◆ Problem description ◆
Continue the profile of Yaniv Bar-Cohen from the point where it stops, after the paragraph about his hopes for future forums.

[[ Study text, beginning ]]

Yaniv Bar-Cohen, faculty of Keck School of Medicine of USC.

A Different Kind of Diagnosis

By Lynn Lipinski

Yaniv Bar-Cohen calls it like he sees it, not how he wants to see it.

It’s a personality trait that has served him well in his work as a pediatric heart rhythm specialist at Children’s Hospital Los Angeles, where most days include high-stakes patient diagnoses and treatment decisions made under extreme pressure.

It’s also served him well in his past year as USC Academic Senate president as he dealt with the fallout from the discovery of misconduct and mismanagement at the university.

“Solutions don’t come unless you face the problems,” Bar-Cohen said. A clear-eyed, honest examination of an issue should lead to the best decision, not the most convenient one.

While sweeping conflicts under the rug can maintain an illusion of harmony, it’s often short-lived. Bar-Cohen sees a benefit in having those difficult conversations and believes that universities like USC are well-suited to teach people how to converse during conflict.

“If we as a university can’t figure out how to have conversations where all sides are presented, where every view is listened to without making things personal, then I don’t know who can,” he said.

Walking the Walk

A March 19 forum for faculty, staff and students put his thinking to the test. Partnering with leaders of the undergraduate and graduate student government bodies as well as USC’s Staff Assembly, Bar-Cohen and the Academic Senate pushed to create an opportunity for open dialogue amongst the university community.

A key goal for the four leaders was to create a safe space for sharing and listening to one another. The university administration, including interim President Wanda M. Austin, were invited as guests and listeners, not as opposition.

Chief among Bar-Cohen’s worries that day was that the forum would devolve from a civil dialogue to an angry rant session. It never did, thanks in part to setting expectations at the beginning and the skillful moderation of the student, faculty and staff leadership. He hopes that there will be more forums like this in the future and that more people will attend and feel free to speak out.

[[ Study text, end ]]
[[ Exercise data, beginning ]]

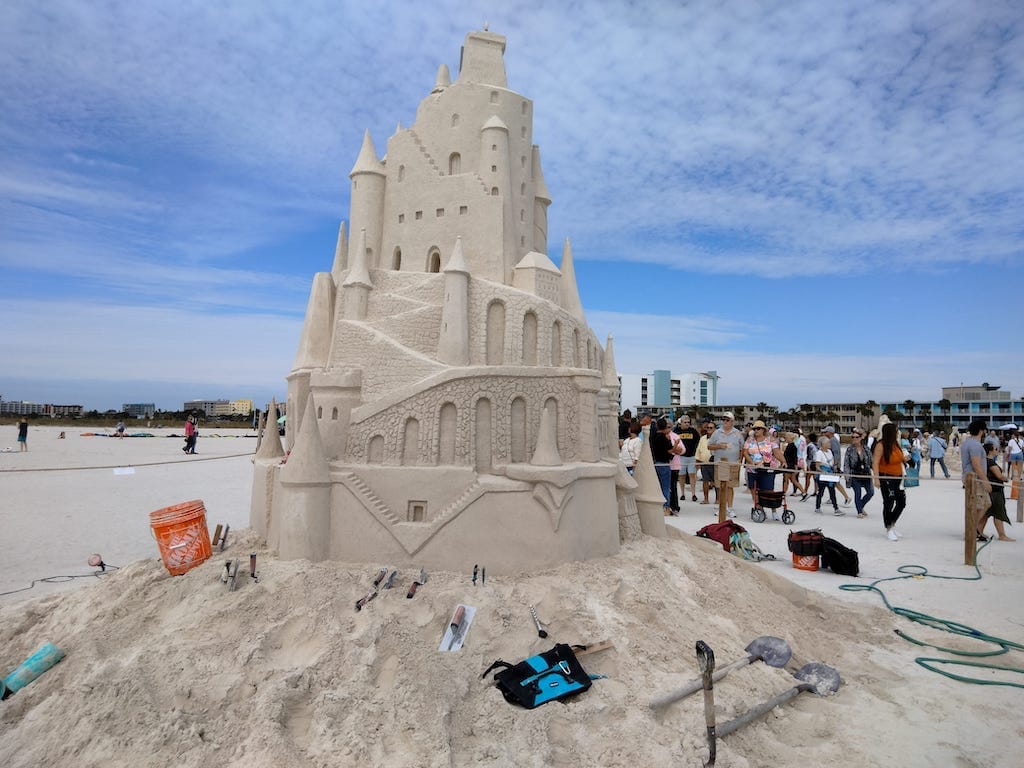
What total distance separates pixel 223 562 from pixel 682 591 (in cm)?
529

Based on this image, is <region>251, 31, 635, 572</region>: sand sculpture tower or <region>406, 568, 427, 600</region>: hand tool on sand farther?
<region>251, 31, 635, 572</region>: sand sculpture tower

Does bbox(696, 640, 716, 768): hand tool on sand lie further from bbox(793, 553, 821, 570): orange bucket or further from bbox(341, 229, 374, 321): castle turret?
bbox(341, 229, 374, 321): castle turret

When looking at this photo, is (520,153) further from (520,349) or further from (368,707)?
(368,707)

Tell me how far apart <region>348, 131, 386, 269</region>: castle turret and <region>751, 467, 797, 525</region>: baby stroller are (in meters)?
9.08

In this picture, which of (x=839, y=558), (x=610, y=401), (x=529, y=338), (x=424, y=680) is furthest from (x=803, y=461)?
(x=424, y=680)

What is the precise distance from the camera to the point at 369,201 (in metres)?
9.48

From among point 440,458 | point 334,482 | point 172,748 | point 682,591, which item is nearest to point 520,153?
point 440,458

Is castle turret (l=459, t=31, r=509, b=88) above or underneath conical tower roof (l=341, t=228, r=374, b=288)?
above

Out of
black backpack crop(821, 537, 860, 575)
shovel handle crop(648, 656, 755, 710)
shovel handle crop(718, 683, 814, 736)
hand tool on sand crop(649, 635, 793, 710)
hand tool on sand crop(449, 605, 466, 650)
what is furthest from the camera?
black backpack crop(821, 537, 860, 575)

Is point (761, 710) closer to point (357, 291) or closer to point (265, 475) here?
point (265, 475)

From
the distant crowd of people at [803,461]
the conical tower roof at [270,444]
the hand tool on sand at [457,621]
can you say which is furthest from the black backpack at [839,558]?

[[ Exercise data, end ]]

◆ Reply to the exercise ◆
“I want to tell [the USC community] that you can talk about how we can make these things better and people will listen to you,” he said. “That’s how it begins … learning how to communicate openly in an ongoing fashion about how to make USC a better place.”

Bar-Cohen will leave his role as president in July, but he hopes that the forum will live on and provide people with a consistent place to be heard. His dream? To create a place where people are both listening and moving forward.

“We are all part of trying to make USC better together,” he said. “This is the time to figure out what we want to be as a university.”

Words of Encouragement

For those who feel skeptical about culture-change efforts afoot at the university, Bar-Cohen has a message that stems from the changes he’s already seen: “Good times are ahead. I really do believe that.”

Though he acknowledges that the university has a way to go in rebuilding trust among its faculty, he thinks the work of the President’s Culture Commission and the Working Group on University Culture is key to creating a space for open and honest communication.

The idea of an environment in which all members do the right thing out of a culture of caring, rather than compliance, excites Bar-Cohen the most. Part of his passion for improving USC goes back to his idea that universities must be places where civil discourse is not just taught but lived. In this way, he sees the role of the university as crucial to improving the world and the human condition. Creating a culture of caring and communication at USC is a first step toward a much broader goal.

“We have a responsibility to our planet to learn how and to teach others how to communicate,” he said.

When his presidency ends, Bar-Cohen will be busy with a new arrival. He and his wife are expecting a baby shortly after his term. He’ll stay on the Senate Executive Board as the immediate past president and advise his presidential successor, Rebecca Lonergan. He’ll also return full-time to his practice at CHLA, his research on fetal pacemakers, and his work as co-director of the Consortium for Technology and Innovation in Pediatrics.